Net Neutrality Cuomo Illinois Ann Williams

Metropolitan Transportation Authority/Flickr (CC-BY)

New York, Illinois lawmakers make net neutrality moves

They’re tightening rules to counteract the federal government’s actions.


Andrew Wyrich


New York and Illinois lawmakers announced on Wednesday their intentions to join other states who have tried to strengthen net neutrality rules in light of the federal rules being rescinded.

New York Gov. Andrew Cuomo announced on Wednesday that he proposed to include an executive order he signed earlier this year that required internet service providers (ISPs) in the state to offer equal access to internet content in his 2020 fiscal year executive budget.

“In New York State, we believe equal access to internet content is crucial to a strong democracy and robust economy,” Cuomo said in a statement. “The FCC’s dangerous rollback of net neutrality puts corporations over people and goes against our fundamental belief in the free exchange of ideas. By codifying this executive order into state law, we are ensuring that the internet remains free and open to all in the Empire State.”

Meanwhile in Illinois, state Rep. Ann Williams announced that she had reintroduced a bill that would require ISPs to adhere “to net neutrality principles for Illinois customers.”

It would also require ISPs to disclose if they throttle content, block content, or use paid prioritization—all things net neutrality advocates fear could happen in the absence of federal rules.

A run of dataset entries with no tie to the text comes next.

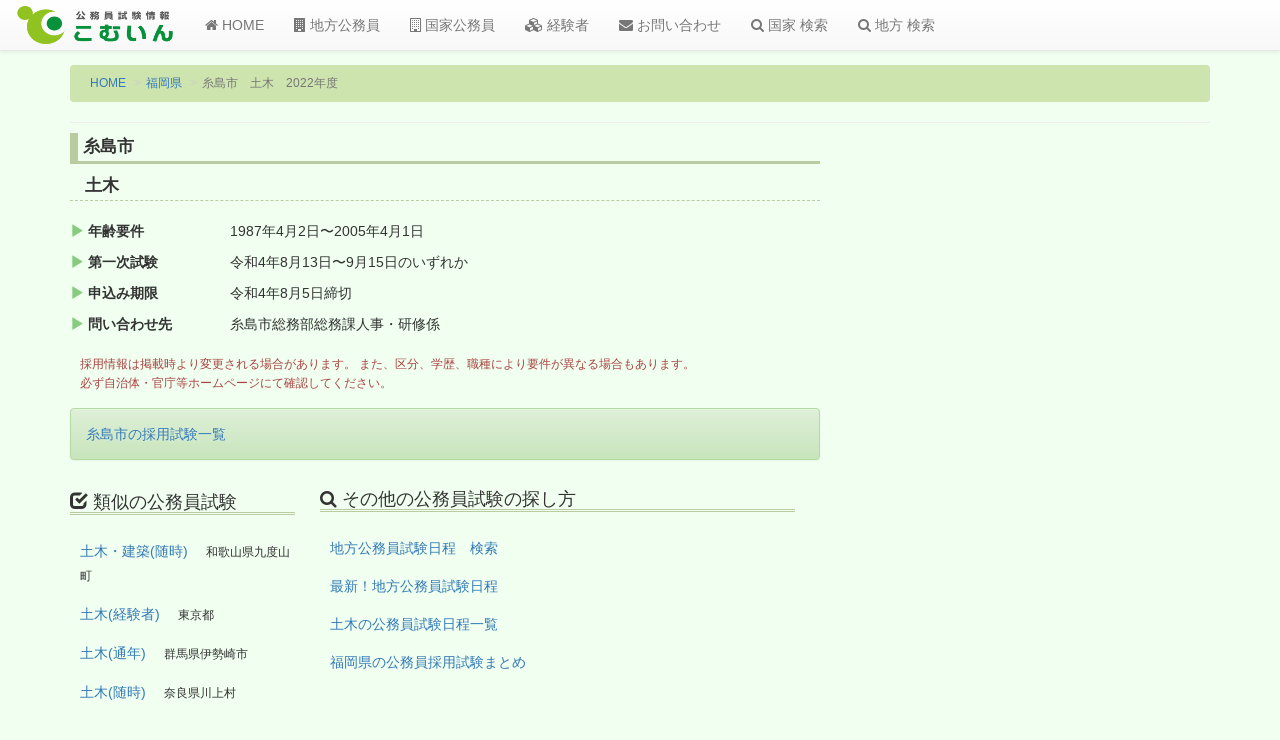

--- FILE ---
content_type: text/html; charset=utf-8
request_url: https://www.google.com/recaptcha/api2/aframe
body_size: 268
content:
<!DOCTYPE HTML><html><head><meta http-equiv="content-type" content="text/html; charset=UTF-8"></head><body><script nonce="51_Rdz3gOPj-2s64PqXwug">/** Anti-fraud and anti-abuse applications only. See google.com/recaptcha */ try{var clients={'sodar':'https://pagead2.googlesyndication.com/pagead/sodar?'};window.addEventListener("message",function(a){try{if(a.source===window.parent){var b=JSON.parse(a.data);var c=clients[b['id']];if(c){var d=document.createElement('img');d.src=c+b['params']+'&rc='+(localStorage.getItem("rc::a")?sessionStorage.getItem("rc::b"):"");window.document.body.appendChild(d);sessionStorage.setItem("rc::e",parseInt(sessionStorage.getItem("rc::e")||0)+1);localStorage.setItem("rc::h",'1768560620398');}}}catch(b){}});window.parent.postMessage("_grecaptcha_ready", "*");}catch(b){}</script></body></html>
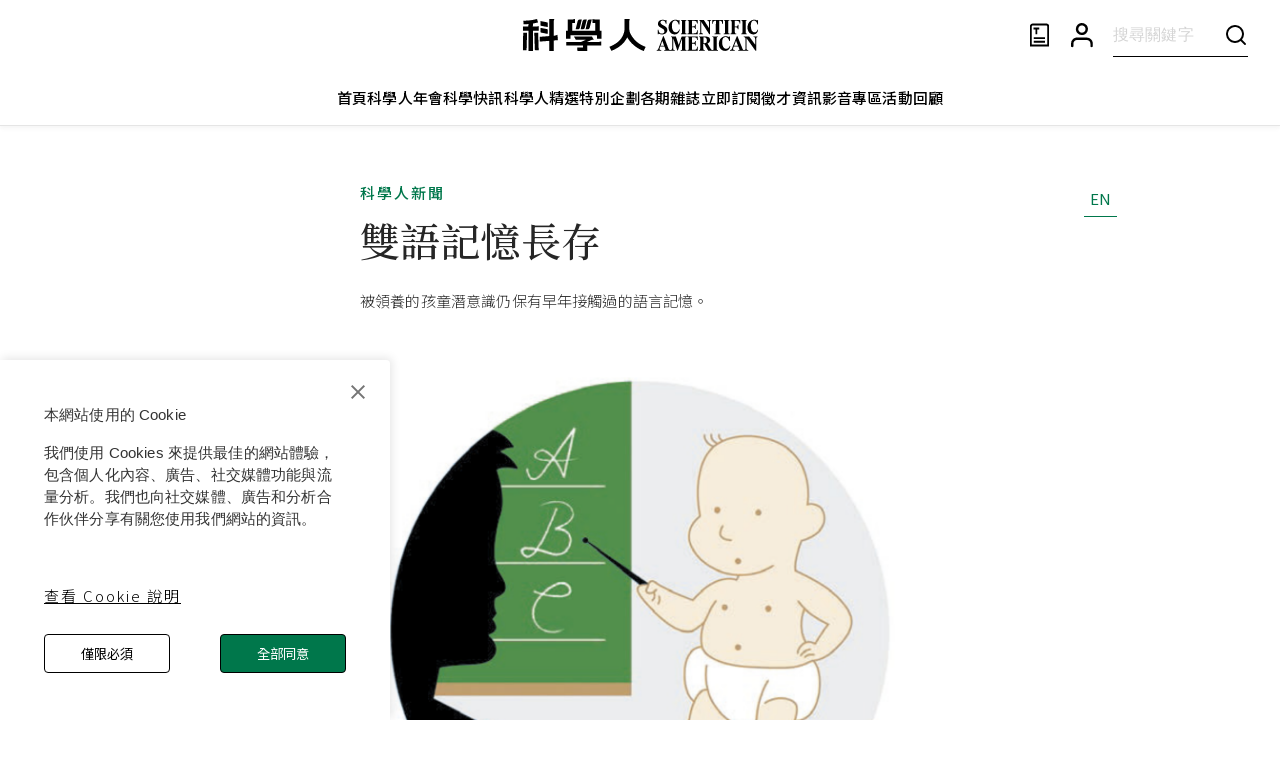

--- FILE ---
content_type: text/html; charset=utf-8
request_url: https://www.google.com/recaptcha/api2/aframe
body_size: 152
content:
<!DOCTYPE HTML><html><head><meta http-equiv="content-type" content="text/html; charset=UTF-8"></head><body><script nonce="OgiPZW5_HGPw04aosLlMwg">/** Anti-fraud and anti-abuse applications only. See google.com/recaptcha */ try{var clients={'sodar':'https://pagead2.googlesyndication.com/pagead/sodar?'};window.addEventListener("message",function(a){try{if(a.source===window.parent){var b=JSON.parse(a.data);var c=clients[b['id']];if(c){var d=document.createElement('img');d.src=c+b['params']+'&rc='+(localStorage.getItem("rc::a")?sessionStorage.getItem("rc::b"):"");window.document.body.appendChild(d);sessionStorage.setItem("rc::e",parseInt(sessionStorage.getItem("rc::e")||0)+1);localStorage.setItem("rc::h",'1769336152206');}}}catch(b){}});window.parent.postMessage("_grecaptcha_ready", "*");}catch(b){}</script></body></html>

“The fight to protect net neutrality is not over in Illinois. Today I introduced HB1582, a bill to ensure that the state only contracts with ISPs who are protecting consumers and abiding by net neutrality principles,” she wrote on Twitter. “Read why this is so important.”

In a statement, Williams said the bill was needed because of the internet’s use for people’s “basic needs” everyday.

“Without unrestricted access to the internet, we lose our ability to be heard … and to hear others,” Williams said. “In short, it can dramatically jeopardize our ability to communicate freely in a free society. The time is now for Illinois to join the national movement to protect net neutrality and pass this important legislation.”

Members of Congress attempted to try and overturn the FCC’s net neutrality decision last year but were ultimately unsuccessful.

Now, the focus of attention seems to be on a legal battle in the U.S. Court of Appeals District of Columbia Circuit. Oral arguments for Mozilla Corporation v. FCC are scheduled to be heard on Friday.